■ SUPPLIED PASSAGE:
%%
For Amazon’s retail customers, this means the possibility of choosing from 100,000 SKUs for delivery within hours, according to Marc Wulfraat, president of MWPVL International, a global supply chain and logistics firm. “Amazon’s approach is basically a five-hour service level which is enabled by building a combination mini fulfillment center and delivery station under one roof which they call a sub-same day delivery station of which there are 46 currently active in the USA,” Wulfraat said in comments emailed to Retail Dive.
Amazon’s net sales increased 9% to $514 billion in 2022, up from $469.8 billion year over year. Operating income decreased to $12.2 billion in 2022, compared with $24.9 billion in 2021. Amazon reported a net loss of $2.7 billion in 2022 compared to net income of $33.4 billion in 2021.
CEO Andy Jassy said fast delivery helped drive customer demand in Amazon’s retail business in the fourth quarter and for the year. On the Q4 earnings call, Amazon CFO Brian Olsavsky said the company was working "to get our speed of delivery up to get more one-day shipments" and that that would "be well received by Prime members."
The sub-same day facilities enable Amazon to deliver its top 100,000 SKUs to customers within a 60-minute radius of drive time, Wulfraat said. These facilities are much smaller than a typical Amazon fulfillment center and are designed specifically to prepare products for immediate delivery.
Here’s how Amazon’s approach works, according to Wulfraat: orders are picked within 15 to 30 minutes of receipt. They’re packed and sent down a conveyer to the Amazon Flex driver’s car, and the Flex driver then makes the deliveries over a four-hour block of time.
%%
■ STATED GOAL 1:
Copy the Amazon delivery text word for word from "For Amazon’s retail" to "to Retail Dive.".
■ STATED GOAL 2:
Decide whether each statement agrees with the Amazon delivery text, answering yes or no and quoting the words that settle it: (a) Amazon currently has 46 sub-same day delivery stations active in the USA. (b) Amazon reported net income for 2022. (c) The sub-same day facilities are larger than a typical Amazon fulfillment center.

■ MATERIAL:
%%
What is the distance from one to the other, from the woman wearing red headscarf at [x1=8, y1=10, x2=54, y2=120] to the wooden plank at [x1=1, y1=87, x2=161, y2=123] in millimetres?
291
%%
■ EXPECTED ANSWER 1:
For Amazon’s retail customers, this means the possibility of choosing from 100,000 SKUs for delivery within hours, according to Marc Wulfraat, president of MWPVL International, a global supply chain and logistics firm. “Amazon’s approach is basically a five-hour service level which is enabled by building a combination mini fulfillment center and delivery station under one roof which they call a sub-same day delivery station of which there are 46 currently active in the USA,” Wulfraat said in comments emailed to Retail Dive.

■ EXPECTED ANSWER 2:
(a) Yes: "of which there are 46 currently active in the USA"
(b) No: "Amazon reported a net loss of $2.7 billion in 2022"
(c) No: "These facilities are much smaller than a typical Amazon fulfillment center"